The Washington Post reports that the federal government shut down early this morning due to an impasse in Congress over the budget. The New York Times explains which federal employees continue to work and which employees must stay home. The Times reports on one likely casualty of the shutdown in particular: the scheduled Friday release of data for unemployment and job creation in September. The Post also reports that Gregory Junemann, President of International Federation of Professional & Technical Engineers (IFPTE), which represents some federal workers, is calling on all federal employees to “take to the streets” to protest the leadership in the U.S. House of Representatives for failing to prevent the shutdown.

In light of today’s launch of the health insurance marketplaces under Obamacare, Charles Lane of the Washington Post argues that Republican opposition to the law misses the fact that it has the potential to undermine collective bargaining, since workers will no longer need to rely on their unions to negotiate access to attractive health coverage.
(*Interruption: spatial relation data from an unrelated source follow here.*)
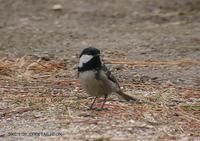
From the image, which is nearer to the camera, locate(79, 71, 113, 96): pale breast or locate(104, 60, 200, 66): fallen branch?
locate(79, 71, 113, 96): pale breast

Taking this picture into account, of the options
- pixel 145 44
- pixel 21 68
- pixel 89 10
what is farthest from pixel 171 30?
pixel 21 68

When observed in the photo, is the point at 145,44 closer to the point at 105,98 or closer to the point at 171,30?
the point at 171,30

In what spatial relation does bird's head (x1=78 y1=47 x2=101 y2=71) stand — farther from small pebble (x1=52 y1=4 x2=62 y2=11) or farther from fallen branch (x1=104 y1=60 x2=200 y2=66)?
small pebble (x1=52 y1=4 x2=62 y2=11)

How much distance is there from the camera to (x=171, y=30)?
14.0 meters

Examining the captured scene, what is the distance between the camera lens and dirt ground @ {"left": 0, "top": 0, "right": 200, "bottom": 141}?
672cm

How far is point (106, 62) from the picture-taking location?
1068 centimetres

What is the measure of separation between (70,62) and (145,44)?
1.99 m

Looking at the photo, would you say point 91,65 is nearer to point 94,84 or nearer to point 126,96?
point 94,84

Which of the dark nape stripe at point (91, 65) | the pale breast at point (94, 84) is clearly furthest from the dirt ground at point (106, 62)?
the dark nape stripe at point (91, 65)

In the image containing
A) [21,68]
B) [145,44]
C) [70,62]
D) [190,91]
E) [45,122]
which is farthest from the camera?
[145,44]

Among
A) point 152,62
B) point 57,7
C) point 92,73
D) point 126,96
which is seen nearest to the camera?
point 92,73

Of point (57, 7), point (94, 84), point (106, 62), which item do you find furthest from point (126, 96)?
point (57, 7)

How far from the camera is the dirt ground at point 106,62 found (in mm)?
6723

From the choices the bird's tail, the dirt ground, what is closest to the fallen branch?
the dirt ground
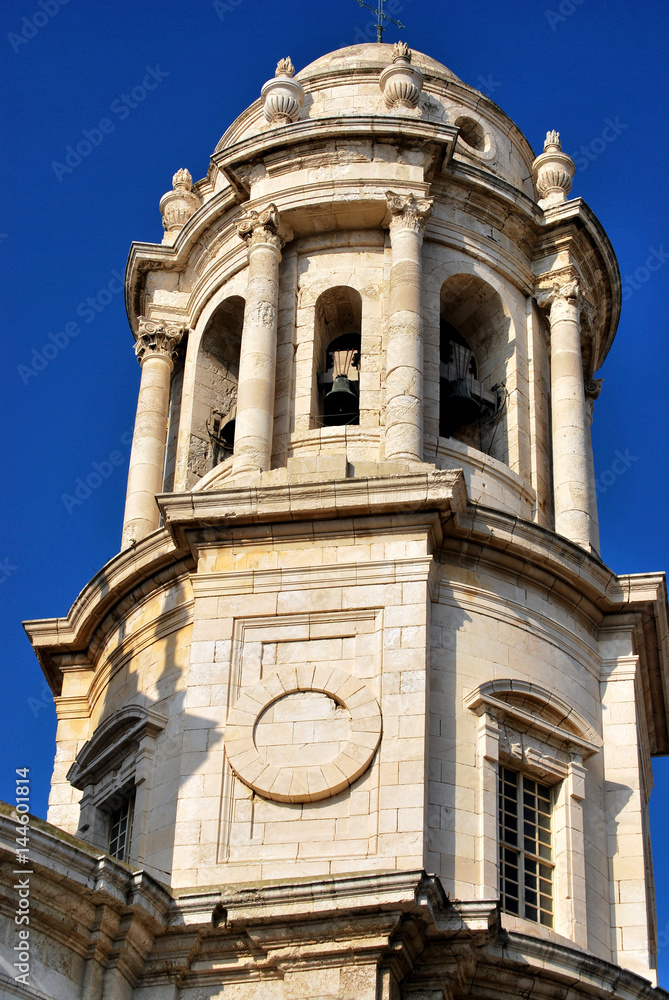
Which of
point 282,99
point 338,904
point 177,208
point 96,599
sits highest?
point 282,99

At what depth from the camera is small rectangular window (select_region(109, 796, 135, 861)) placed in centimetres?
3092

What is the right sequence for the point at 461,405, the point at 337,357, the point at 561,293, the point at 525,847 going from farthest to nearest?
1. the point at 561,293
2. the point at 337,357
3. the point at 461,405
4. the point at 525,847

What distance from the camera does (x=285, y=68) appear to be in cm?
3978

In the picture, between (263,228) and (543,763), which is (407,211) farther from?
(543,763)

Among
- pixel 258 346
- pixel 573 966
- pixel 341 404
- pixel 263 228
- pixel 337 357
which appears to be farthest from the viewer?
pixel 337 357

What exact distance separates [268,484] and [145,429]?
5.76 m

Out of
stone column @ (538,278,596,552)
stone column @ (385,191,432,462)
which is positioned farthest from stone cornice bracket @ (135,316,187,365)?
stone column @ (538,278,596,552)

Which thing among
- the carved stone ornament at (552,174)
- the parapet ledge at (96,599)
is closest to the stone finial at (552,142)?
the carved stone ornament at (552,174)

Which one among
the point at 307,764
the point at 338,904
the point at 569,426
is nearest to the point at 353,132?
the point at 569,426

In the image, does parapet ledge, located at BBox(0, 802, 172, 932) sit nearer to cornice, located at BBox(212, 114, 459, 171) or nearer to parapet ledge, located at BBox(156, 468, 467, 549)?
parapet ledge, located at BBox(156, 468, 467, 549)

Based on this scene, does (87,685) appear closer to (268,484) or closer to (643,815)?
(268,484)

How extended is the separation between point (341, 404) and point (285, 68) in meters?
7.89

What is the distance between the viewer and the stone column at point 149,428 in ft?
117

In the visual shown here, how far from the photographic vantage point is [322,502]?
31.1 metres
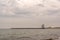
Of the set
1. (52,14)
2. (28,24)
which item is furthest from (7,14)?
(52,14)

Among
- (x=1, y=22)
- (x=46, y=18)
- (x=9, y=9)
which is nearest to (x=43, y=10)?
(x=46, y=18)

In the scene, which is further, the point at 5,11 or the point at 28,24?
the point at 28,24

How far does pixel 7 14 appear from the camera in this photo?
3.13m

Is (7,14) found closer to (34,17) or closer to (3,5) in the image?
(3,5)

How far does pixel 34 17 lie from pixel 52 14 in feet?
1.44

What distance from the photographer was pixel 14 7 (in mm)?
3113

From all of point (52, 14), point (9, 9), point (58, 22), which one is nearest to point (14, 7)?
point (9, 9)

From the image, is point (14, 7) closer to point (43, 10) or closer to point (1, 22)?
point (1, 22)

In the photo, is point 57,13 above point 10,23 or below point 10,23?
above

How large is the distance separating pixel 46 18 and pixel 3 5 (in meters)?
1.06

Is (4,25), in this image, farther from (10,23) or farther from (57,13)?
(57,13)

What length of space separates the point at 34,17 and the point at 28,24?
23 cm

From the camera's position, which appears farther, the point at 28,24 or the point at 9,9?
the point at 28,24

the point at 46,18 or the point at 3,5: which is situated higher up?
the point at 3,5
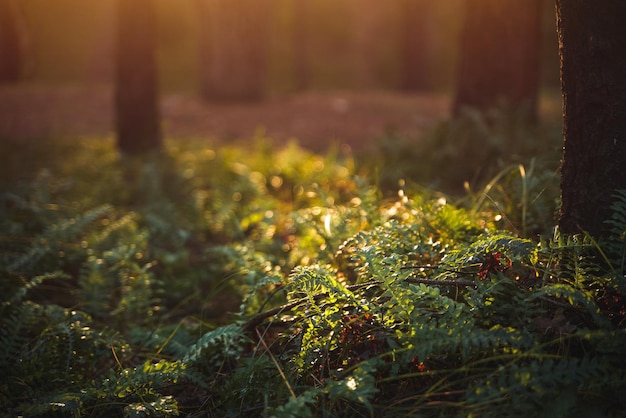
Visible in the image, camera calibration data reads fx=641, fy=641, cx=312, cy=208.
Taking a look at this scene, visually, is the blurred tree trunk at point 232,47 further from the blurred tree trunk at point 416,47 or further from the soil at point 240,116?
the blurred tree trunk at point 416,47

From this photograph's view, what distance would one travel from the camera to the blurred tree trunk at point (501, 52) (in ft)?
20.8

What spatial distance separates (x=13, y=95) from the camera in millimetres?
12875

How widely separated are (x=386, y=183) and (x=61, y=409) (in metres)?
3.66

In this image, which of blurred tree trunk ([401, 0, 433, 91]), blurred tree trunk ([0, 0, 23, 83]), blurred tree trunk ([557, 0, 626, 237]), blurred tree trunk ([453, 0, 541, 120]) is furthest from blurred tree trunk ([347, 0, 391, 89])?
blurred tree trunk ([557, 0, 626, 237])

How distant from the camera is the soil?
9578 millimetres

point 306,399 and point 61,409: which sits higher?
point 306,399

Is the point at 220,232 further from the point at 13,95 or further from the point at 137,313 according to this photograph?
the point at 13,95

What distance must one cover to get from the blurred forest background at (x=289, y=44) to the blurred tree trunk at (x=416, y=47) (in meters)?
2.37

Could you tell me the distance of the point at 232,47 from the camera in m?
12.4

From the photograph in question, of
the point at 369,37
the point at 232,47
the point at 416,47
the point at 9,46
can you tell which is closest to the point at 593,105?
the point at 232,47

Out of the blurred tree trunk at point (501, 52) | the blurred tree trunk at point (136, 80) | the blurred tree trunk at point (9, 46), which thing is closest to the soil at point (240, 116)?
the blurred tree trunk at point (136, 80)

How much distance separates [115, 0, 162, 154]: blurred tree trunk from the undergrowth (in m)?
3.48

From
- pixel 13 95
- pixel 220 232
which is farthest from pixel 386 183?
A: pixel 13 95

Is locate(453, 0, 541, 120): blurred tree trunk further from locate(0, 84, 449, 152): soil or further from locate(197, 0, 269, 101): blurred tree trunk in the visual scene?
locate(197, 0, 269, 101): blurred tree trunk
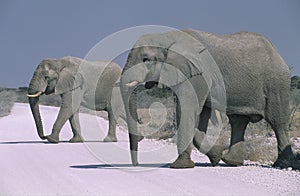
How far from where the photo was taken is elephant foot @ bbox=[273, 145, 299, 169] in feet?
40.5

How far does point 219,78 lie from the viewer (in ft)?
41.7

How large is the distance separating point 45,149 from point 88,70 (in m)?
6.53

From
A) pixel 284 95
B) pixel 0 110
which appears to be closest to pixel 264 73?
pixel 284 95

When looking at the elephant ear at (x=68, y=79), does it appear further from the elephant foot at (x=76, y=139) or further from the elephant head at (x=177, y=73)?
the elephant head at (x=177, y=73)

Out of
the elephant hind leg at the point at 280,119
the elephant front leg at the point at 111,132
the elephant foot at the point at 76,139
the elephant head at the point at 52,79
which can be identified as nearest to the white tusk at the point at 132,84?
the elephant hind leg at the point at 280,119

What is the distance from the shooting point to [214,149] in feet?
41.1

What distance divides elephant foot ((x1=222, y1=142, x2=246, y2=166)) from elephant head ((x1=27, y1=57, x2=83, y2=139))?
8466 mm

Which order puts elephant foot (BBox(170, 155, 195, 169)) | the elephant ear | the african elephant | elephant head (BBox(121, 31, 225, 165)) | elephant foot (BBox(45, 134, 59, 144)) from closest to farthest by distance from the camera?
elephant head (BBox(121, 31, 225, 165))
elephant foot (BBox(170, 155, 195, 169))
the african elephant
elephant foot (BBox(45, 134, 59, 144))
the elephant ear

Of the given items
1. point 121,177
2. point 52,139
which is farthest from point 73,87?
point 121,177

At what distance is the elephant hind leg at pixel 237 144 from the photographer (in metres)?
12.8

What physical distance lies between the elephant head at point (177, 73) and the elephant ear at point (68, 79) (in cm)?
886

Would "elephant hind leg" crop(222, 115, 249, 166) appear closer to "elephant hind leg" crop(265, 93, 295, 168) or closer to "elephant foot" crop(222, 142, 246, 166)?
"elephant foot" crop(222, 142, 246, 166)

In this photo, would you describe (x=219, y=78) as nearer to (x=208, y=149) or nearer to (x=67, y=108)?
(x=208, y=149)

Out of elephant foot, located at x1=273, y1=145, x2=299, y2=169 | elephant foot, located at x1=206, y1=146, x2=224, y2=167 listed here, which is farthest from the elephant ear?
elephant foot, located at x1=273, y1=145, x2=299, y2=169
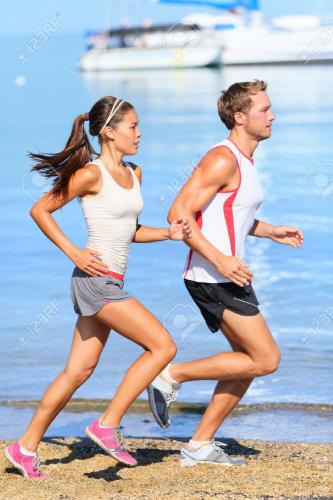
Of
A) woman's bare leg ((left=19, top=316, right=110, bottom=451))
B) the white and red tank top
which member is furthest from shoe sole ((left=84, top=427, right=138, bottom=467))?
the white and red tank top

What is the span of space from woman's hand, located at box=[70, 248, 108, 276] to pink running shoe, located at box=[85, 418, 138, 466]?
770 millimetres

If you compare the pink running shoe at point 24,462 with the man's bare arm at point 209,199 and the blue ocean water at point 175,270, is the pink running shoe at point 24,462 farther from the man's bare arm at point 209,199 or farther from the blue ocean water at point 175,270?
the blue ocean water at point 175,270

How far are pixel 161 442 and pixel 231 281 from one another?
4.74 ft

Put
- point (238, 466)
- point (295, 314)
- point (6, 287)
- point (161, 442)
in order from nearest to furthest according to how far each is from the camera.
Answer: point (238, 466)
point (161, 442)
point (295, 314)
point (6, 287)

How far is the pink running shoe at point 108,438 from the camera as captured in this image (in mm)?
5602

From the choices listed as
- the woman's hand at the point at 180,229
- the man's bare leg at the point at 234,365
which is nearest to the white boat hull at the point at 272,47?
the man's bare leg at the point at 234,365

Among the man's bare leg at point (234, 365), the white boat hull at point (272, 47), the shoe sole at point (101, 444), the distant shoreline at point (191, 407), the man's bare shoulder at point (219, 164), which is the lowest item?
the distant shoreline at point (191, 407)

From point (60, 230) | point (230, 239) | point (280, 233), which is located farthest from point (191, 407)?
point (60, 230)

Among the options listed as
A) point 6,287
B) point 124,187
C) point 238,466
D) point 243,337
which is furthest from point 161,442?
point 6,287

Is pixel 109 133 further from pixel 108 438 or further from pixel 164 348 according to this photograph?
pixel 108 438

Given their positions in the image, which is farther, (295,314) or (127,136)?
(295,314)

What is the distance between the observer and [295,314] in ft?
36.6

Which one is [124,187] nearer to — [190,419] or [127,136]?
[127,136]

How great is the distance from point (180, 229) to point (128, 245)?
323 millimetres
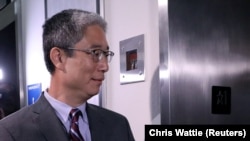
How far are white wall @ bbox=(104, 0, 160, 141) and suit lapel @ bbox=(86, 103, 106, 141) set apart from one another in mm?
343

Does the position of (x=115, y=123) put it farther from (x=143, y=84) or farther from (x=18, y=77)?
(x=18, y=77)

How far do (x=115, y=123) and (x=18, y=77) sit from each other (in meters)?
2.00

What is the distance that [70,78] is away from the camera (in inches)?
47.7

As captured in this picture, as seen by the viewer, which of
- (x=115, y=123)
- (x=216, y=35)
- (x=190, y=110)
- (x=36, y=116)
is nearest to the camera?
(x=36, y=116)

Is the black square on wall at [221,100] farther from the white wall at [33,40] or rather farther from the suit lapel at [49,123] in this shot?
the white wall at [33,40]

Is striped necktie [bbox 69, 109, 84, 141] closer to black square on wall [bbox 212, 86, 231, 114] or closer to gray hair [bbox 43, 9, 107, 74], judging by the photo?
gray hair [bbox 43, 9, 107, 74]

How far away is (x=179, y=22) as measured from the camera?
4.66 ft

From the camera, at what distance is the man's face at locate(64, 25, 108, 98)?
1198 millimetres

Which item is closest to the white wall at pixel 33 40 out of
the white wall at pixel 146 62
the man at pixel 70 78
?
the white wall at pixel 146 62

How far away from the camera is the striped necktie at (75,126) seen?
1.18m

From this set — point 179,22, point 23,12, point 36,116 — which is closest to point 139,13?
point 179,22

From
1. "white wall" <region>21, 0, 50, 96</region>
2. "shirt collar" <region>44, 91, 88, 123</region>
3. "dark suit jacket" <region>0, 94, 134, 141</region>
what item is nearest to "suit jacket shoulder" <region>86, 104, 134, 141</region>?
"dark suit jacket" <region>0, 94, 134, 141</region>
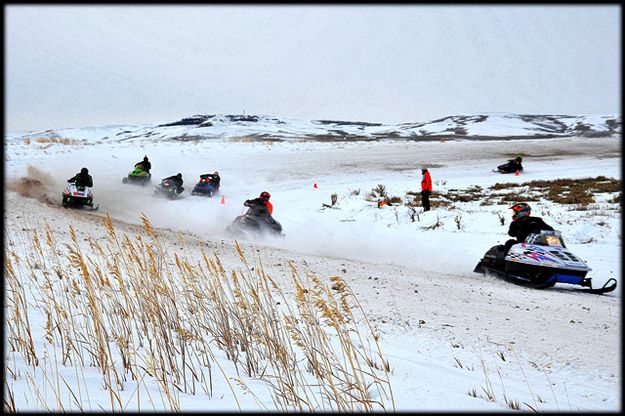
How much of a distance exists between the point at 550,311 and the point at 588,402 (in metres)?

Daniel Alpert argues in the New York Times that these headlines are distractions from “the real problems afflicting our economy” – an oversupply of global labor, productive capacity, and capital – which have prevented the world from fully recovering from the economic crisis. He emphasizes that “[h]undreds of millions of people who once lived in sleepy or sclerotic statist and socialist economies now compete directly or indirectly with workers in the United States, Europe and Japan, in a world bound by lightning-fast communications and transportation.”

Edward Lazear argues in the Wall Street Journal that the reason the Federal Reserve did not scale back its extraordinary measures to boost the economy earlier this month despite the falling unemployment rate is because the employment rate—the proportion of the working-age population that has jobs—has made little progress.  He agues that the employment rate is the best single indicator of labor-market health, and notes that it is still hovering at around 58.5 percent, down significantly from its pre-recession levels of over 63 percent.